After leading CADER for six years and then PEP for three , I realized the two programs shared a vast array of untapped talent in their alumni networks — graduates from all over the country who could serve as subject-matter experts. So, we developed an “umbrella” platform for this collective work called The Network.

Why is workforce development and training so important right now?

BK: Social work is in the midst of what I call “the great retirement.” A record number of baby-boom social workers are retiring, which the pandemic only expedited. Research predicts there will be an average of 79,000 openings for social workers each year over the next decade. And with so many openings, employers are trying to fine-tune the skills of the labor force they have. This may involve upskilling, retraining, or even hiring people that may not have all the skills and training them to do the work.

What are the goals of the Train-the-Trainer certificate program?

BK: Just because a person has content expertise, it doesn’t necessarily make them a good trainer. We want to provide trainers a baseline of knowledge that further “credentials” them and develops their skill set. After all, if organizations are spending their valuable resources to work with BUSSW trainers, they are expecting skilled experts. Through our Train-the-Trainer certificate program, we can assure that all prospective Network trainers are properly credentialed and ready to represent BUSSW nationally. 

Why is the BUSSW affiliation so important to organizations looking to train their health and social services staff?

BK: The Boston University brand is big. Organizations want to work with the BU School of Social Work because it’s a top 10 nationally ranked graduate school. They look to BUSSW as a leader in the field and community-based agencies are always seeking meaningful partnerships with academic institutions. My hope is that the Trainers Hub will provide a platform for this type of partnership and “community of practice” for its membership. Having a one-stop resource like the Trainers Hub will make it much easier for organizations to find the specific support they need. They can easily search trainers by topic on our site and, with the BUSSW name and credentialing, they can be assured of high quality.

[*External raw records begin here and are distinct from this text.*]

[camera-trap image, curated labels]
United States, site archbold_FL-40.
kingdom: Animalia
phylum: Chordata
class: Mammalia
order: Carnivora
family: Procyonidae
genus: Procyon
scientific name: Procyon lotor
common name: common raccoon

How did you go about developing this new curriculum to support the Trainers Hub? 

BK: We created an Alumni Training Board — with all BUSSW alumni social workers and instructors — to develop and pilot a three-course certificate program. The first course, Preparing for Success, gets people ready to lead a training and assess an organization’s needs. The second, Curriculum Design and Implementation, is about setting goals and objectives for the competencies they’re trying to teach. The third, Assessment and Evaluation, is about building a feedback loop so they can determine if the training was successful. With these courses, we’re asking prospective BUSSW trainers to develop a portfolio and think about how to set themselves up for successful training. 

How will these trainers benefit from becoming certified members of the Trainers Hub?

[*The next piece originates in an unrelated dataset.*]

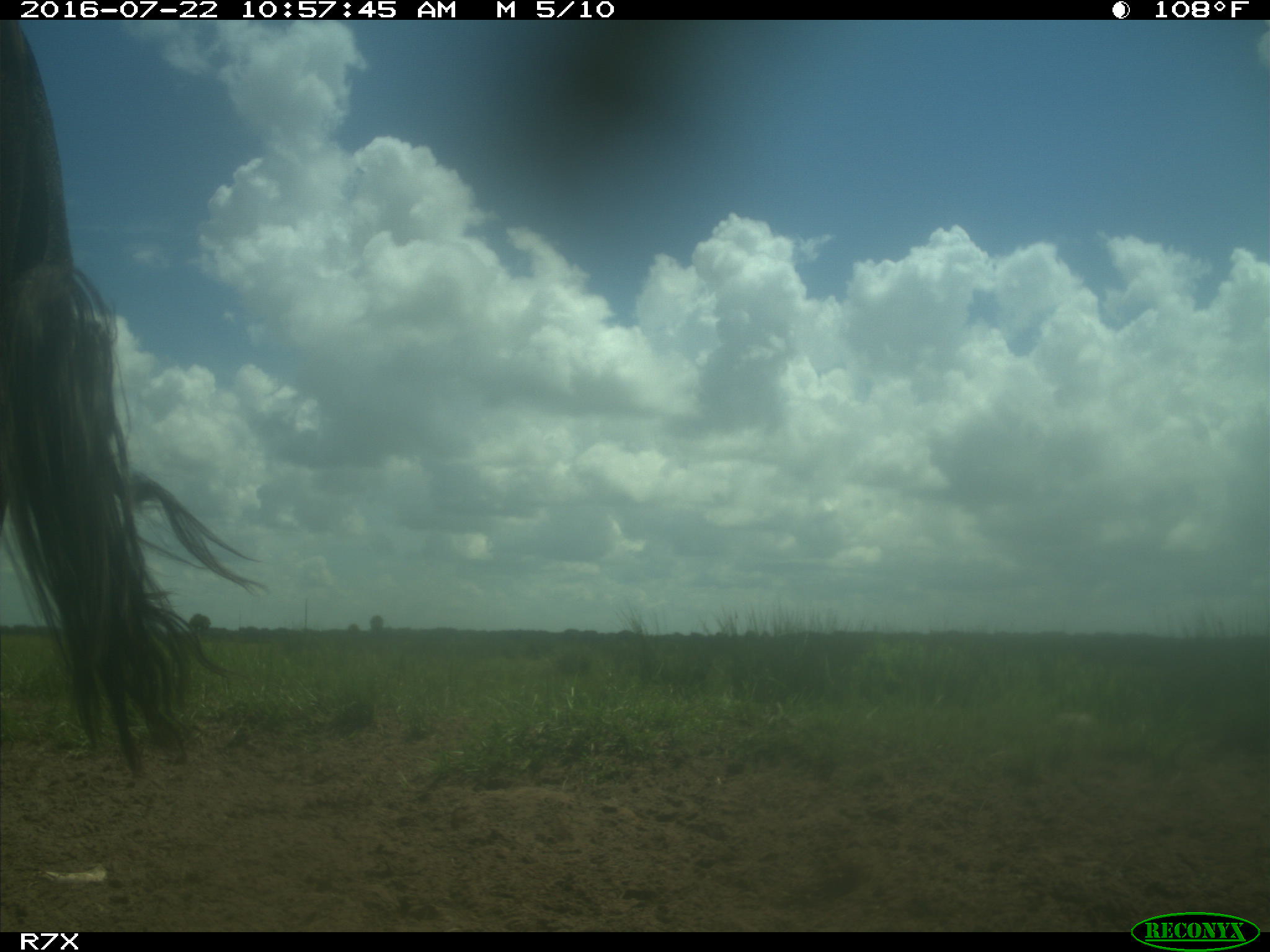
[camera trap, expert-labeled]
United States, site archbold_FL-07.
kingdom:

BK: The Trainers Hub will give them access to new revenue-generating opportunities and enable them to expand their impact in the field of social work practice. They can also leverage the BUSSW brand at the same time that they’re building their own brand.  Trainers will get more mileage nationally from having a BUSSW trainer title, and they can maximize their contribution to our profession by building the competencies of this critical workforce.

Some people may say, “I already have all this training experience.” My feeling is that when it comes to lifelong learning, there’s always a little bit more we can build upon. The three-course certificate, which provides 10 continuing education credits, will help them become a more multifaceted professional in the end. The true impact will be in creating a strong workforce that can improve the lives of the people we work with and create partnerships with community-based agencies to further their goals. This is the ultimate benefit and goal for the Trainers Hub.

BU’s Digital Education Incubator (DL&I) provided funding for this lifelong learning initiative.